Speaking of AI-generated content, let's talk about your writing. Jillian's prose is undeniably good—to the point where it appears suspicious. There's an uncanny valley to it, a polished perfection that would look more at home in a Sudowrite demo than in the hands of a real human being. It’s verbose, sanitized, and obsessed with sounding literary—exactly the kind of thing an algorithm excels at mimicking. Given your love of AI imagery, I have to ask: did you write this yourself, or did ChatGPT whisper sweet metaphors into your ear while you hit copy-paste?
Your timeline doesn’t do you any favors, either. You suddenly pivoted to this hyper-literary style right as generative AI tools started hitting their stride. Combine that with the AI visuals, and it starts to look less like you’re crafting art and more like you’re running a one-man Turing test. If that's the real "experiment" you're conducting, just say so. That would make more sense than your laughable attempt to portray yourself as some misunderstood literary genius.
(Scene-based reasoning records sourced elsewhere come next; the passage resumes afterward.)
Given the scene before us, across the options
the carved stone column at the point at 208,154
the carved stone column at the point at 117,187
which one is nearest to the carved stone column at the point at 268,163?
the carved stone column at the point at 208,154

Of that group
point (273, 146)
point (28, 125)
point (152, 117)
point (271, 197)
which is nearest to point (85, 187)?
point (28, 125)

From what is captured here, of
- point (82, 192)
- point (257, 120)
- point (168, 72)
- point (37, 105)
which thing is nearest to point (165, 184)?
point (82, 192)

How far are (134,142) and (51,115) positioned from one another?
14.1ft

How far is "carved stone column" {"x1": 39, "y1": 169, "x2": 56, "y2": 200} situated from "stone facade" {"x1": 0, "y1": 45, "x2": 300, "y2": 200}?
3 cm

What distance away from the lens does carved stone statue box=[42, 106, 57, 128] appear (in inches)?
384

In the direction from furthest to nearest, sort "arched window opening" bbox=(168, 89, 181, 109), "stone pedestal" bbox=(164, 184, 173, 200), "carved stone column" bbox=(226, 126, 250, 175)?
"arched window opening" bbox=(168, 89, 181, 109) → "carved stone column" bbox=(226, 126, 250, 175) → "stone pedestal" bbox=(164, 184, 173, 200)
Oh, and let's not forget about your "experiment" on ScribbleHub. You've framed this as a way to get "fresh, unfiltered perspectives," but let's face it again: ScribbleHub isn't your first choice. This is your last stop. The pattern is clear. You started on itaku.ee, quietly existing with no mention of filmmaking. Then you went to itch.io, where the feedback is so well-curated it could have been written by sock puppets. Two accounts engaging with your work just days apart? Please. I’ve seen more believable engagement from spambots selling crypto.
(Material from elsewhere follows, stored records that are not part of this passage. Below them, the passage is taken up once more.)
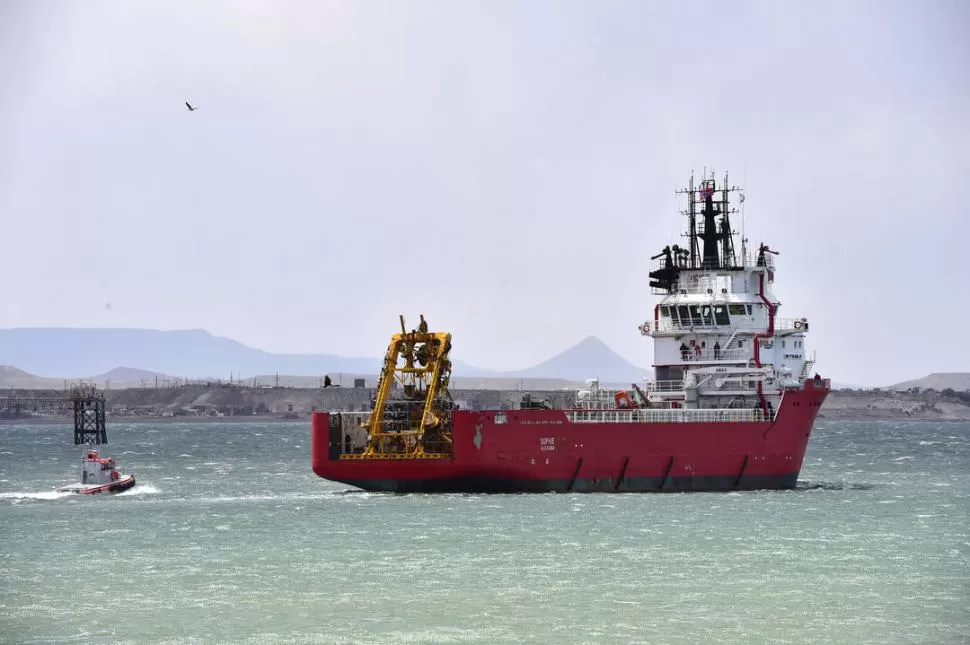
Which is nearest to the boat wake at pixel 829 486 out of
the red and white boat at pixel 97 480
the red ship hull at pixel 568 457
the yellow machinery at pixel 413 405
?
the red ship hull at pixel 568 457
Then came Patreon and X (Twitter), both of which look like abandoned ghost towns after your half-hearted attempt to grift some NSFW dollars didn’t pan out. And now you're throwing your perfectly polished prose into the chaotic void of ScribbleHub, a platform where readers are looking for dungeon lords and reincarnated vending machines, not Law & Order: Taboo Victims Unit. You call it an experiment. I call it a desperate act of someone trying to grift your way into writing while pretending to be someone you're clearly not.
And your response to my critique? Oh, that was a masterpiece of non-answers. “I wanted to test the plausibility of the narrative.” Sure, Ian. Let’s pretend this isn’t you flailing to find someone—anyone—to validate your writing. But even if we take that excuse at face value, again, why ScribbleHub? You’re testing your “plausibility” on an audience that just wants their protagonists to unlock godlike powers by Chapter 2. Is this part of your experiment, or are you just hoping no one here will notice how little of your persona holds up under scrutiny?
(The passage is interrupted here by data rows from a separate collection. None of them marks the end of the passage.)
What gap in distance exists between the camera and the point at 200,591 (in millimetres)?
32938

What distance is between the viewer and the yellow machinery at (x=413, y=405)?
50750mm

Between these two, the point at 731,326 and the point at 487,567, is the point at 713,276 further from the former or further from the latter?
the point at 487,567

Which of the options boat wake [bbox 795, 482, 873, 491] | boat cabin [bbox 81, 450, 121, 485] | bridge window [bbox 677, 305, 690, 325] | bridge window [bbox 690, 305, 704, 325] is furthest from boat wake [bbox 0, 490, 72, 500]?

Because let me tell you, it doesn’t. Not your filmmaking claims, not your “taboo writer” brand, and certainly not this suspiciously polished prose. You’re trying to present yourself as some great boundary-pushing artist, but what I see is someone cobbling together a persona with AI tools and hollow credentials. It’s not avant-garde—it’s a house of cards.
So, let’s settle this: is Jillian truly yours? If so, show your drafts, your notes, your process—anything to prove this wasn’t cooked up by an algorithm while you fiddled with AI-generated film stills. If this is another “experiment” in whether AI can pass as high literature, own it. And while you’re at it, show us your filmmaking. Because right now, your “career” looks like it was generated by the same algorithm you used to spit out those overly perfect metaphors.
Here’s the reality: your “experiment” isn’t fooling anyone. If your work is truly authentic, then prove it. Otherwise, you’re just another overly ambitious grifter hiding behind synthetic brilliance and a puffed-up ego. So, what’s it going to be? Transparency, or will this facade go up in flames like everything else?